> **課題内容**:
ジュール・ヴェルヌと海の巨大生物についての文章を、最後の文のあとから続けて書いてください。

> **提示された文章**:
------------------------
ジュール・ヴェルヌは地理、科学、博物学を元にしてSFを書いてるからなんか知識の幅広さがダーウィンに似てる。ダーウィンは小説は書いてないけど、ビーグル号航海記っていう旅行記が、事実は小説よりも奇なりで小説以上に面白いけどね。
「ジュール・ヴェルヌ
Jules Verne 1828年フランス、ナントに生まれる。ナントのリセを出たあと、 1847年法律の勉強のためパリを訪れる。 48年にアレクサンドル・デュマ父子と出逢い、劇作家を志す。地理や科学、博物学の広範な知識と、豊かな空想力を駆使して数多くの作品を発表した。空想科学小説の父と呼ばれる。主な作品に『地底旅行』『八十日間世界一周』『神秘の島』など。」
「この点をめぐって熱っぽい議論が交されました。私の論文は大きな反響を呼んだのです。支持を表明してくれる人もそれなりの数に上りました。この論文に示した私の見解は人々の想像力に翼を与える態のものでした。人間の精神というのは超自然の生物をめぐって壮大な夢を見たがるものです。そして、海はそんな夢にとってまさに最高のフィールドなのです。象にしろ犀にしろ、とにかく陸生の大型動物を小人同然に見せてしまうほど巨大な生物が生まれ育つ可能性のある唯一の場所、それが海なのですから。実際、海には現在知られる限りで最大の哺乳類が生息しています。ことによると、途方もないスケールの軟体動物、見るも恐ろしい甲殻類、例えば全長一〇〇メートルのオマールエビや重さ二〇〇トンのカニが潜んでいないとも限りません。誰がその可能性を否定できるでしょう? かつて地質年代には、陸生動物、即ち、四足動物、四手獣、爬虫類、鳥類は巨大な規格に合わせて造られていました。神がお使いになる鋳型はとてつもなく大きかったのです。その鋳型は時代とともに縮小していったのですが、もしかすると、海の知られざる深淵には今もなおかつての生命のさまざまなサンプルが息づいているかもしれません。そう、ほとんど絶えまなく変動しつづける地核とは対照的に、けっして変わることのない海の懐の中になら、巨大生物の最後の変種が潜んでいるのではないでしょうか? 海の巨大生物にとっては、私たちの一世紀も一年に、私たちの一千年も一世紀に過ぎないのです……。」
------------------------
> **提供資料**:

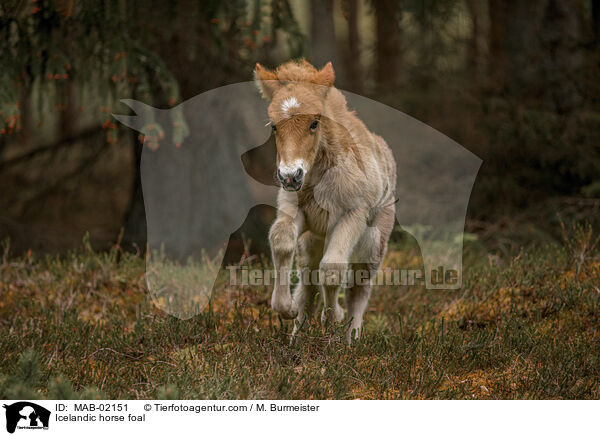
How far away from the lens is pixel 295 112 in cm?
375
------------------------
> **課題への回答**:
—『海底二万里 上 (角川文庫)』ジュール・ヴェルヌ, 渋谷 豊著
「「商談のときはそうだろう。だが、ネッド、数学は違う。ひとつ聞いてくれないか。今、仮に、一気圧が高さ三二ピエ、つまり約一〇メートルの水柱の圧力に等しいものとしよう。いや、実際には水柱はもう少し低いものになる。海水は真水より密度が濃いからね。だが、ネッド、今は一気圧三二ピエと仮定して、その上で君が海に潜るとしよう。すると、深さが三二ピエ増すごとに、君の身体には一気圧相当の水圧が加わることになる。つまり、君の体表に一平方センチあたり数キロの水圧がかかるわけだ。深さが三二〇ピエになれば、水圧は一〇気圧相当になり、深さ三二〇〇ピエなら一〇〇気圧、そして深さ三万二〇〇〇ピエ、つまり水面下約二・五里のところまで潜れば一〇〇〇気圧というわけだ。ということは──もちろん、もし君がそんな深いところにまで潜ることができるとすれば、の話だが──、君の体表には一平方センチあたり一〇〇〇キロの圧力がかかる、という計算だ。ところで、我が親愛なるネッドよ、君は自分の体表面積がどのくらいか知っているかね?」」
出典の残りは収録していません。